Understand your use cases
The Microsoft Teams platform offers a large variety of entry points and UI elements your app can take advantage of.
Before you start building your use cases, you must have a good understanding of Teams capabilities and what is possible on the Teams platform using them.
Each method of interacting with your users has its strengths and weaknesses. Building an awesome Teams app is all about finding the right combination to meet your user's needs. If you are going to meet those needs, you first need to understand them.
Understand the problem
Every good app has a core problem or a need it is trying to solve. Before you start building an app, you need to articulate what that problem is. At its heart, Teams is a collaboration platform, so apps that bridge gaps in achieving effective collaboration are a great fit.

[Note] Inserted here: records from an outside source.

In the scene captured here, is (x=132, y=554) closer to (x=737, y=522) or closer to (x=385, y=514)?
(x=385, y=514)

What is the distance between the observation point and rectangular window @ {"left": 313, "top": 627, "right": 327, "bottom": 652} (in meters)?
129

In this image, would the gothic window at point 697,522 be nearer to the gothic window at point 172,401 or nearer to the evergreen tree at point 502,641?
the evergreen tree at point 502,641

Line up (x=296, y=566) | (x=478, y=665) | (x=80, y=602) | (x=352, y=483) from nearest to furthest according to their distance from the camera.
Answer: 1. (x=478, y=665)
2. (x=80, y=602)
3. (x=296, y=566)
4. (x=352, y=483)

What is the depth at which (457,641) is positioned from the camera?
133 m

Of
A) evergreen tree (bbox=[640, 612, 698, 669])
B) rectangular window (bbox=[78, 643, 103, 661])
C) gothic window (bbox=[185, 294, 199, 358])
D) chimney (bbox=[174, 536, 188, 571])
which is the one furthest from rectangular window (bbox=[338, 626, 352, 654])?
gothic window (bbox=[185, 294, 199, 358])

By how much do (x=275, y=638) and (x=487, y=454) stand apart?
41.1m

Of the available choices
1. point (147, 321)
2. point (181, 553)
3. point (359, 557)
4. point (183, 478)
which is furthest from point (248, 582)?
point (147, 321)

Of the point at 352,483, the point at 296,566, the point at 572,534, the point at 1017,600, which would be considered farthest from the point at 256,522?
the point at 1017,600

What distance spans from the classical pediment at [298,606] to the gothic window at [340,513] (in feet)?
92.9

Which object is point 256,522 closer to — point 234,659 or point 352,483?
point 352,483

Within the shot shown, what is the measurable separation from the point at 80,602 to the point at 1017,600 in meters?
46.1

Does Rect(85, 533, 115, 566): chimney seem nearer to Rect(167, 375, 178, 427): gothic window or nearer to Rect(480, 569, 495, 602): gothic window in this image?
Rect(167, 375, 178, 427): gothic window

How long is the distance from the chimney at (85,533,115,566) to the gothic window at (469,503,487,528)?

It is also a social platform, is natively cross-platform, sits at the heart of Office 365, and offers a personal canvas for you to create apps. In this social platform, there is a wide variety of needs that can be solved with a Teams app. You can solve wide variety of problems, provided you understand which one you are trying to solve. Before you start building an app, ask relevant questions, such as:
- What are the pros and cons of the current state system used by your users?

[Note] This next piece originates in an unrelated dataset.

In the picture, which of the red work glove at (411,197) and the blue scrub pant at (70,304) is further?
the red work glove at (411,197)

- What are the pain points your users face as of today that you wish to address?
- What features or capabilities your users like and love in their current way of doing the process?
Understand your user
Understand who your user is and you can identify the right distribution model but more importantly, it helps you to identify how users use Teams. Ask relevant questions, such as:
- Are the users primarily front-line workers on mobile clients?
- Do you expect a lot of guest users to need access to your app?

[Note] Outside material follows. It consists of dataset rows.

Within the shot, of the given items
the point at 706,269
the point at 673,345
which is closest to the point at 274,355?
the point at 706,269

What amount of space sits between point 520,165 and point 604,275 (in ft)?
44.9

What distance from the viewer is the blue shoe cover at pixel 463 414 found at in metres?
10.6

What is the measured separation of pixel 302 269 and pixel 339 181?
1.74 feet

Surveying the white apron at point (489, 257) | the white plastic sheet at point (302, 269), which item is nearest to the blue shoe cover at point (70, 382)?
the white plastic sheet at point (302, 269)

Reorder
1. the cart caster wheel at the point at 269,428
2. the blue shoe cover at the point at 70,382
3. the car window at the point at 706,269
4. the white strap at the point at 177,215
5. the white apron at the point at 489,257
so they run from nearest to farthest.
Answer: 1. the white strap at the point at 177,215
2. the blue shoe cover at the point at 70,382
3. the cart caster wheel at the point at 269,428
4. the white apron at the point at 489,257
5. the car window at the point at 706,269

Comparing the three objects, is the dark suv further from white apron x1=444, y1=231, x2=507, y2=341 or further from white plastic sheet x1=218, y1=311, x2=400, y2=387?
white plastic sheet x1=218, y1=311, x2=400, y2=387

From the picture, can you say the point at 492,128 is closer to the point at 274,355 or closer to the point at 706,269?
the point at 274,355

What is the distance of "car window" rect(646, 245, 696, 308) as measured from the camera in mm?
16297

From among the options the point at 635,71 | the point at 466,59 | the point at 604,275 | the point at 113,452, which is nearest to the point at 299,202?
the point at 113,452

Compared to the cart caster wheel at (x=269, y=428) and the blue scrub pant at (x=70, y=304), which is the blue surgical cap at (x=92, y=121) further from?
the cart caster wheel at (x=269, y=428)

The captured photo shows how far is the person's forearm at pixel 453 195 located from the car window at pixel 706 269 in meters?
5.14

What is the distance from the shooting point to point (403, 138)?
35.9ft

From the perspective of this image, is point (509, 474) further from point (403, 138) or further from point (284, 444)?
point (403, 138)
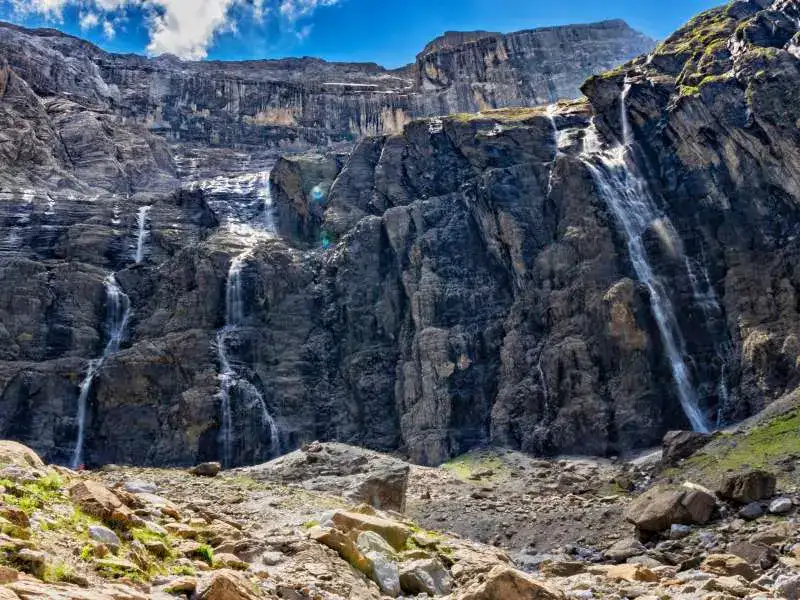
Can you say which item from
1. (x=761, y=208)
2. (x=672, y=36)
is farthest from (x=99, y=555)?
(x=672, y=36)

- Do they use teams and channels or primarily group chats?
- How technically sophisticated are your primary users?
- Do you need a thorough onboarding experience or a few pointers might do?
Sometimes the answer is, We want to solve this problem for all Teams users everywhere. If that is the case for you, spend some time understanding what it takes to get published to AppSource.
Understand the limitations of the app
Knowing the limitations of the apps in terms of data accessibility and data residency requirement will help you design better apps. This is important, as having information on who owns the data and availability of APIs impacts the solution architecture. Again, ask relevant questions, such as:
- What are the challenges with back end integration of the current app?
- Who owns the back end data? In-house or third-party.
- Are there firewalls that impact the functioning of the app?
- Are there APIs to access the data you need for functioning of your app?
You must identify early on if you need to protect the services you are exposing and at what level. Remember, the web services exposed in your Teams app are publicly available over the internet. So, if you need to secure them start thinking about it now. If you need a solution that requires you to provide guest access for users outside the tenant, access restrictions and permissions need to be placed to protect confidential information. You will need to design apps considering the limitations that come with guest user access. Therefore, ask questions, such as:
- Will the users access different views of data based on their roles?
- Is there PII involved?
- Will the interactions also be based on the user roles?
- Will external users access the app?
Decide what goes in Teams
Whether you are building something new or bringing an existing solution into Teams, it is important to decide if the entire app is going to be inside the Teams client. Check if it makes sense to only bring in a portion of the experience. With a combination of tabs, messaging extensions, task modules, Adaptive Cards, and conversational bots you can build complex apps completely in Teams. Remember who your users are and the problem you are trying to solve. Do they already have a system for solving most of the problem or you just need to extend a sub-set of the functionality into Teams? Typically, if you are going to bring in a portion of your solution, you must focus on sharing, collaborating, initiating, and monitoring workflows.
Plan the onboarding experience
Your onboarding experience can be the difference between success or failure for your app. For each capability of your app and each context that capability can be installed in, you must have a plan for how you are going to introduce yourself. How you introduce your conversational bot when it is installed in a channel with a thousand people, is different when it is installed in a one-to-one chat. What happens when a user first configures your tab in a channel? If you are sharing cards with a messaging extension, does it make sense to add a small link to a learn more page to help introduce users to what else your app can do?
Knowing who your users are helps you to craft the right experience. Do you expect most people to already have some context of what your app is for, or to have already used your services in another context? Are they coming to your app with no prior knowledge? Craft your onboarding experience with your key users in mind.
Remember, users can discover your app in a variety of ways. They might be the ones installing it or they might be introduced to your app when another user uses it to share content. If you want more users to use your app, you must look for ways to introduce yourself to everyone.
Above all else, remember that nobody likes spam. Blasting away with personal and channel messages is a good way to get un-installed quickly!
Plan for the future
Identify which new features the user will prefer to have in the current solution. If you have a roadmap for new features to add to the app, the design and architecture will be impacted.